Keeley, who’s written a book entitled “Hannah Keeley’s Total Mom Makeover,” divides her life into two eras: BC for “Before Children” and AD for “After Dementia.”

She laughs easily about her own momnesia while explaining that mothers are so focused on their children that other things simply get lost.

“It’s like a pie of attention,” she told Kotb. “We have so many resources we can spend for things. When you divide that pie — here’s a slice for breast-feeding, here’s a slice for packing the diaper bag, going to the doctor, making sure the milestones are met — the common, ordinary things get pushed to the wayside.”

The good news, she said, is that there are ways to cope with momnesia.

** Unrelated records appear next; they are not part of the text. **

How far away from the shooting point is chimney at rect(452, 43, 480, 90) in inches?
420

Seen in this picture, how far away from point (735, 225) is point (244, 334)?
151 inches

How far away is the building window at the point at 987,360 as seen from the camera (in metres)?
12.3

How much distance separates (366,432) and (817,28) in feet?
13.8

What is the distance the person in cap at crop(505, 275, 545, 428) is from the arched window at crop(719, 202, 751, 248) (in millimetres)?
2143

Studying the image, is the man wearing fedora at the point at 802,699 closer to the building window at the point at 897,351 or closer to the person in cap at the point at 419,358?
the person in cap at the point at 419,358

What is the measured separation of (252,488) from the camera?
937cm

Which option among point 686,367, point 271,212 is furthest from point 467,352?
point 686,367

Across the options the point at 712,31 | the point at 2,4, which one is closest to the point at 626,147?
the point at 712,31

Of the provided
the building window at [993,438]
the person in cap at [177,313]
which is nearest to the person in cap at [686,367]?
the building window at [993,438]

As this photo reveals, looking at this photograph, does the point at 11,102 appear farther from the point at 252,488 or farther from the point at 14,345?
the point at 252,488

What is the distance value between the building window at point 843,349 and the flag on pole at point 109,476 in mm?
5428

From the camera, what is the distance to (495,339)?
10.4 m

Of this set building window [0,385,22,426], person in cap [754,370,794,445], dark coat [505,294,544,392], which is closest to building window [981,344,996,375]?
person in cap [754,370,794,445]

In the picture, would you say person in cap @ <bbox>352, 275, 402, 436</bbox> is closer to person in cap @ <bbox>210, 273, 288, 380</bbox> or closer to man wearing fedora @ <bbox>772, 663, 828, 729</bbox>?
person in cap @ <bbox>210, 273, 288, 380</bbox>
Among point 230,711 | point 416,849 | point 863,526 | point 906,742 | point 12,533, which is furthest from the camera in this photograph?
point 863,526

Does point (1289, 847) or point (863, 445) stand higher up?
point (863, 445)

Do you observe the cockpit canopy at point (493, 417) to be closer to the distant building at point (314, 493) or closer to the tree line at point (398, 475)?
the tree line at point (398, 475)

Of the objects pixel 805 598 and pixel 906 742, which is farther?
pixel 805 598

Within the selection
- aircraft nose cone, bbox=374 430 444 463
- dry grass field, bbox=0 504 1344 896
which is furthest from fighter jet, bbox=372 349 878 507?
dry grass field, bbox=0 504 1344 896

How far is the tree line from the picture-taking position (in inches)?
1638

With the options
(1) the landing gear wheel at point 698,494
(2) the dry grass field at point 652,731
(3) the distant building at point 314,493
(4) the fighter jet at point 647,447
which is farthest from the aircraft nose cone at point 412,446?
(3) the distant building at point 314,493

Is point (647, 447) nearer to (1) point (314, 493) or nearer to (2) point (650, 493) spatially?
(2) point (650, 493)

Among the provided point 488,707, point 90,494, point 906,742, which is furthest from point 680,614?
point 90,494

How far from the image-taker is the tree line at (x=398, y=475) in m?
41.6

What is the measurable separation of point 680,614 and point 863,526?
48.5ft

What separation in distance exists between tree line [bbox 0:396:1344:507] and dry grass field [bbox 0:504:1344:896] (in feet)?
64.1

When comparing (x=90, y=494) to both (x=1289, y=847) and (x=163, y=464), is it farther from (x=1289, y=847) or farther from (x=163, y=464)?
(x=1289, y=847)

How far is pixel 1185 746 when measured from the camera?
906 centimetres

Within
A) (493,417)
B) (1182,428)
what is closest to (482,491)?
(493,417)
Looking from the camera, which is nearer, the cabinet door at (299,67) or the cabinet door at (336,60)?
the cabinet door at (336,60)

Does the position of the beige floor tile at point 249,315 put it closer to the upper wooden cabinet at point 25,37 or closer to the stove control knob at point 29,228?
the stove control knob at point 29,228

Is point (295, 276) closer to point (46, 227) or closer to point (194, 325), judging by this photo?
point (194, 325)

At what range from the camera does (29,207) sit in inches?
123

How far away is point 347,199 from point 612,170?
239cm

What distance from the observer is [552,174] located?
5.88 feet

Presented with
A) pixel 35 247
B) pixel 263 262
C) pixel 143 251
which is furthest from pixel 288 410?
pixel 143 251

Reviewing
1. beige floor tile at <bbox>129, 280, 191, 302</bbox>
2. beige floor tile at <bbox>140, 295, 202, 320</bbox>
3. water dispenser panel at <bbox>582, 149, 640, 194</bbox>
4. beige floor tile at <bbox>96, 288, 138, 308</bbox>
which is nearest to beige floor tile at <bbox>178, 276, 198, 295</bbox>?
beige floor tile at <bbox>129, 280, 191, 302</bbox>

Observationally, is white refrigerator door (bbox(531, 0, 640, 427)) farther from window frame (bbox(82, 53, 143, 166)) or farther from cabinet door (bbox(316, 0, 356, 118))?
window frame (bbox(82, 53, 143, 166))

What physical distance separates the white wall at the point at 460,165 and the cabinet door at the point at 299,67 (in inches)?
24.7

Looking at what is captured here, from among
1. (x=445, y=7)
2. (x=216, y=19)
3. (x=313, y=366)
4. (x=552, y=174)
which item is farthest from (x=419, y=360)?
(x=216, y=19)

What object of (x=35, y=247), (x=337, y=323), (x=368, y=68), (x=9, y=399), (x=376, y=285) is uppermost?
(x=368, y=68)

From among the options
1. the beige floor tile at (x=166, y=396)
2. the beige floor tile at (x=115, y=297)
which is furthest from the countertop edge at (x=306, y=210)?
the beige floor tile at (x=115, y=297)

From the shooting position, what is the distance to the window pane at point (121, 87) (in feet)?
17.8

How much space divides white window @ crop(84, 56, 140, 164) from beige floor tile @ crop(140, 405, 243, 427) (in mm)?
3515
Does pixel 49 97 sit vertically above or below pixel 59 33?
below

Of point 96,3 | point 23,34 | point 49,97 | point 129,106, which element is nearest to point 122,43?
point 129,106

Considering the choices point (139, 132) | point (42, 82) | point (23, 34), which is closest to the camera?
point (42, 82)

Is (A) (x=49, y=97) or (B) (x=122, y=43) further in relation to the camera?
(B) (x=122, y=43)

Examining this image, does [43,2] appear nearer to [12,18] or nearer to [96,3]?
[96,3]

“You dip after you have this child in your functioning ability,” she said. “But you start to develop strategies to help you become more efficient. You write everything down. We have this huge calendar — the largest we could find — where we write down everything.”

When she’s away from home, she always carries a pen — her husband gave her one on a necklace — and paper to take notes.

The second step she advises new mothers to do is simply accept that they can’t do everything and scale back their responsibilities. That means fighting off the “mommy guilt” that mothers often feel when they can’t be Superwoman, she said.

Finally, she said, mothers should find the time to exercise daily.

“There’s a study with older people who are forgetting things, and they found that cardiovascular exercise actually helps in maintaining attention to things,” she told Kotb. “It also helps as a new mom — you have a better body image.”

And it never hurts to laugh.

As Silverman said, “It’s pretty funny if you can keep everything in perspective.”